SELECTED EXTRACT:

Implement a combination of the on-chain allow-list described above, with a fallback to PDP DataSets. I.e. a PieceCID is authorised for CDN retrieval if any of the following two conditions are met:

  1. The wallet has an active PDP storage deal for that Piece CID.
  1. The Piece CID is in the on-chain allow-list.

Pros:

  • All of the above.
  • The UX for existing users remains unchanged. If you store data on PDP and pay for CDN, CDN retrievals of your Pieces remain authorised.

Cons:

  • The CDN payer has to sign a transaction whenever they want to add or remove Piece CIDs authorised for CDN retrievals.

Access-token-based authorization

Require the retrieval client to obtain an access token signed by the wallet paying for CDN retrievals and supply the token in the retrieval request.

The access token can contain structured data, e.g. a list of Piece CID authorized for retrievals.

Related work:

  • UCAN, used by Storacha
  • JWT - JSON Web Token, used in Web2. Unfortunately, it’s incompatible with Ethereum signatures.

Pros:

  • The design is easy to understand.
  • No blockchain interaction is needed to modify authorization rules.
  • The offline design makes it easy to cache the authorization result.

Cons:

  • Retrievals involve more complexity on the client side, as the client needs to obtain the access token and include it in the retrieval request.
  • Authorization is difficult to revoke. UCAN provides a spec for revoking tokens, but it’s not trivial. Sign-In with Ethereum does not support revocation out of the box, although it’s possible to implement an on-chain registry of revoked tokens.

Elephant in the room: How to route cache-miss requests

If we allow anyone to set up paid CDN retrievals for content stored in any PDP deal, then how do we decide which SP to retrieve the requested piece from?

  • If the CDN payer is not paying for storage:
    • Is it legitimate to expect an SP storing the piece to serve our retrieval request?
    • What if they don’t have enough capacity to do so?

PROBLEM REQUIREMENTS: Please say whether each statement agrees with the extract on CDN retrieval authorization, answering yes or no and quoting the words of the extract that decide it: (a) with access-token-based authorization, authorization rules can be changed without blockchain interaction; (b) JWT works with Ethereum signatures; (c) Sign-In with Ethereum supports token revocation out of the box. The listing has no connection to the extract on CDN retrieval authorization.

SOURCE MATERIAL:
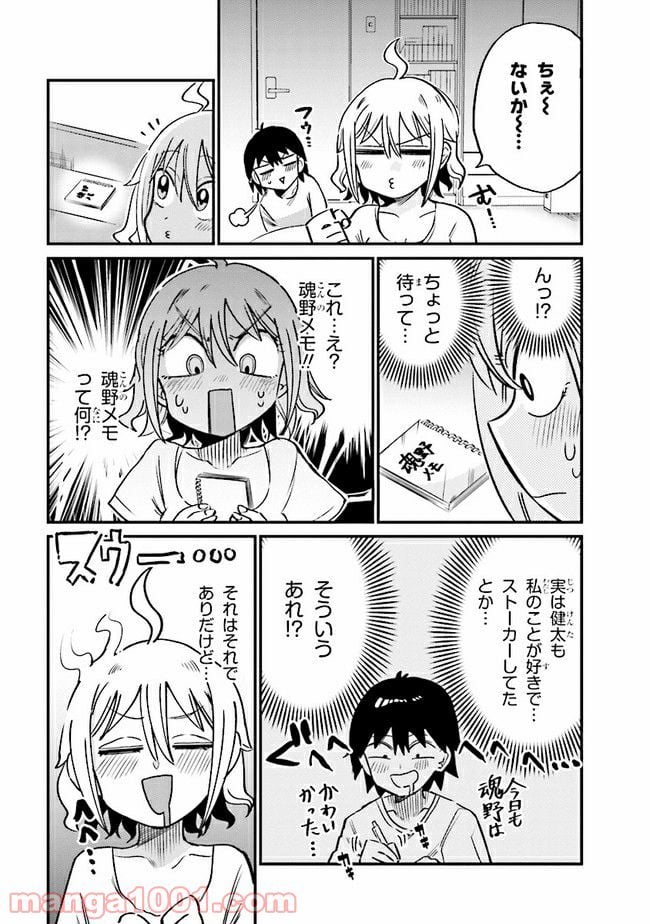 幽霊になったからパンツ見せてもバレないよね!? - 第7.2話 - Page 1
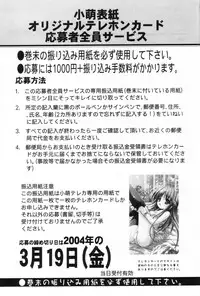 [Anthology] Komoe Vol. 5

ANSWER SECTION:
(a) Yes: "No blockchain interaction is needed to modify authorization rules."
(b) No: "Unfortunately, it’s incompatible with Ethereum signatures."
(c) No: "Sign-In with Ethereum does not support revocation out of the box"